▸ Exercício A
De acordo com o excerto sobre a família Guarnerius, em que oficina fez Andrea a sua aprendizagem?
▸ Exercício B
Prossiga o excerto sobre a família Guarnerius, dando seguimento à última frase apresentada.

▸ Excerto da fonte
=====
Eng. Joaquim Domingos Capela

o luthier do meu violino

Eng. Domingos Capela
Eng. Domingos Capela

Em determinado dia pedi ao Eng. Joaquim Domingos Capela que escrevesse um pequeno texto sobre o meu violino, e para meu espanto eis o resultado…
Obrigado Eng. Joaquim Domingos Capela

Breve História dos Guarnerius

A cidade de Cremona, Itália, foi nos séculos XVI, XVII, e XVIII berço de notáveis famílias famílias de violeiros, entre outras Amati, Guarnerius, Stradivarius e Ruggeris, as quais projectaram esta cidade em toda a Europa como o primeiro e maior centro da construção de violinos.

Pela circunstância e espaço disponível narrar-se-à aqui uma breve história da família Guarnerius e alguns factos envolventes. :smiley:

Andrea (1626-1698), o primeiro violeiro da família, faz a sua aprendizagem na oficina de Nicolau Amati, como confirma a descrição duma das suas etiquetas: “Andrea Guarnerius alumnus Nicolau Amati fecit Cremonae sub titulo Sanctae Terefiae 16..”.

São dois dos seus filhos continuadores da arte da violaria.

Pedro (1655-1720) além de discípulo do pai, faz formação musical na área do violino e da viola. Nos anos oitenta deixa Cremona para vir fixar-se na cidade de Mantua. Além de colaborar como instrumentista na orquestra da cidade, continua a feitura de violinos, reconhecidos como os mais requintados da família. Vem a ficar na história dos violeiros como “Pietro de Mantua”.
=====
▸ Dados do exercício
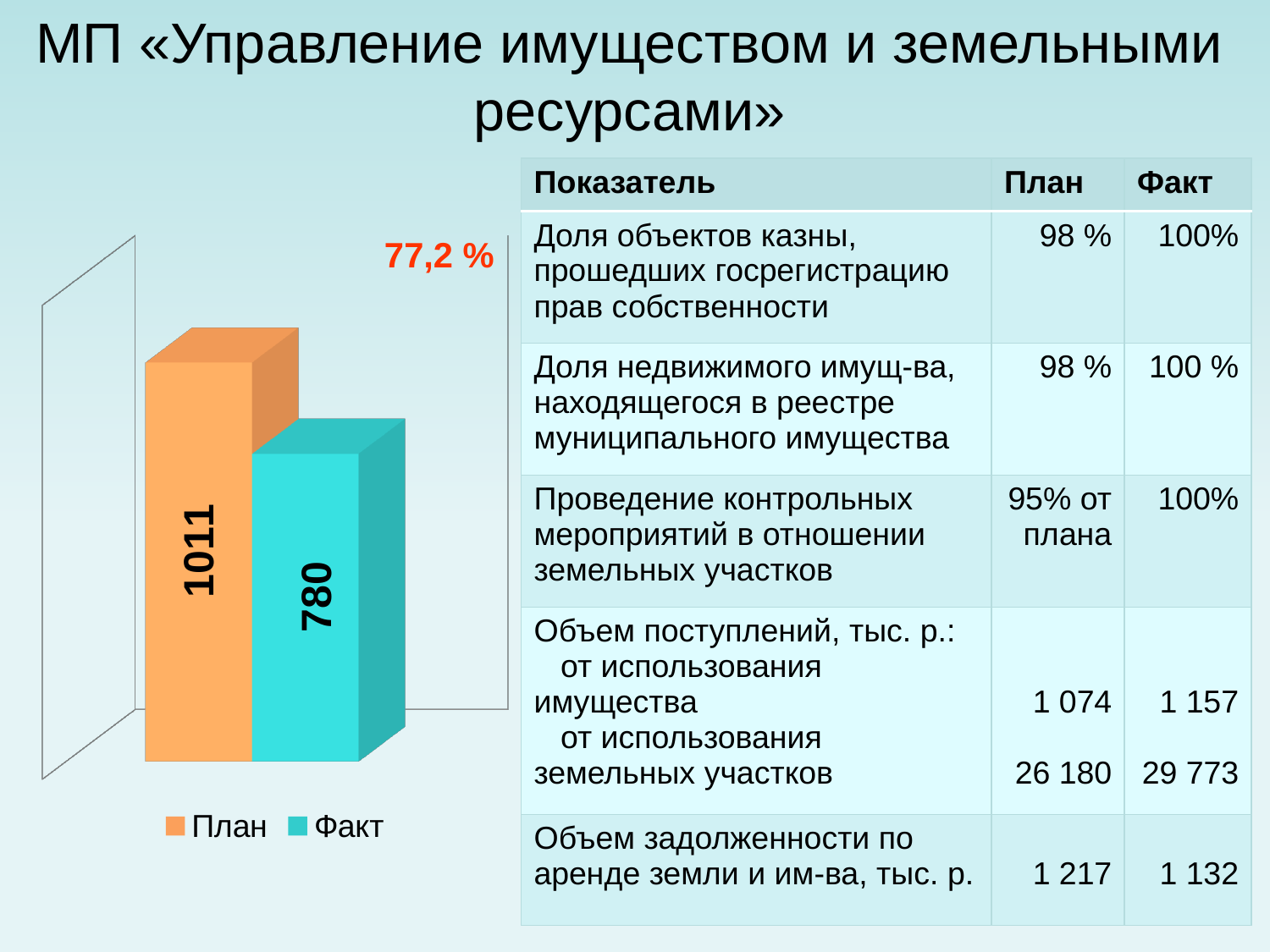
Is the Факт bar larger or smaller than the План bar? smaller Which series has the higher bar in the chart, План or Факт? План What is the value of the Факт bar in the chart? 780 How many bars are plotted in the chart? 2 What colour is the Факт bar in the chart? turquoise What is the value of the План bar in the chart? 1011 How many series does the chart legend list? 2 What is the difference between the План bar and the Факт bar? 231 What kind of chart is shown on the slide? bar chart What percentage is printed in red above the chart? 77,2 % Which series has the lower bar in the chart? Факт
=====
▸ A sua resposta A
Na oficina de Nicolau Amati.

▸ A sua resposta B
O outro filho, Joseph (1666-1739), faz a sua formação na Casa Guarnerius, a qual vem a liderar após a morte do pai.

Dois dos seus seis filhos dão continuidade à tradição.

O segundo Pedro (1695-1761) por volta de 1724 deixa Cremona a caminho de Veneza, onde o ambiente musical era de grande prestígio, rivalizando com outros centros como a Roma e Florença. O seu trabalho tem algumas originalidades distintas dos seus antecessores e a influência da escola Veneziana. É curioso que este violeiro veio a ficar ligado a cidade com o nome de “ Pietro de Veneza” como aconteceu ao seu tio.

O Joseph (1698-1744) permanece na casa Guarnerius onde é aprendiz e assistente do pai, até cerca de 1722, altura em que cria a sua própria oficina na cidade de Cremona, iniciando assim uma obra marcada por criatividade e mudança, relativamente à escola familiar. O contorno, o arqueamento e espessura dos tampos, a forma e dimensões dos éfes e a escultura muito variável das cabeças são características ímpares dos seus violinos, além das qualidades acústicas. O refinamento do trabalho não atingiu níveis de outros familiares.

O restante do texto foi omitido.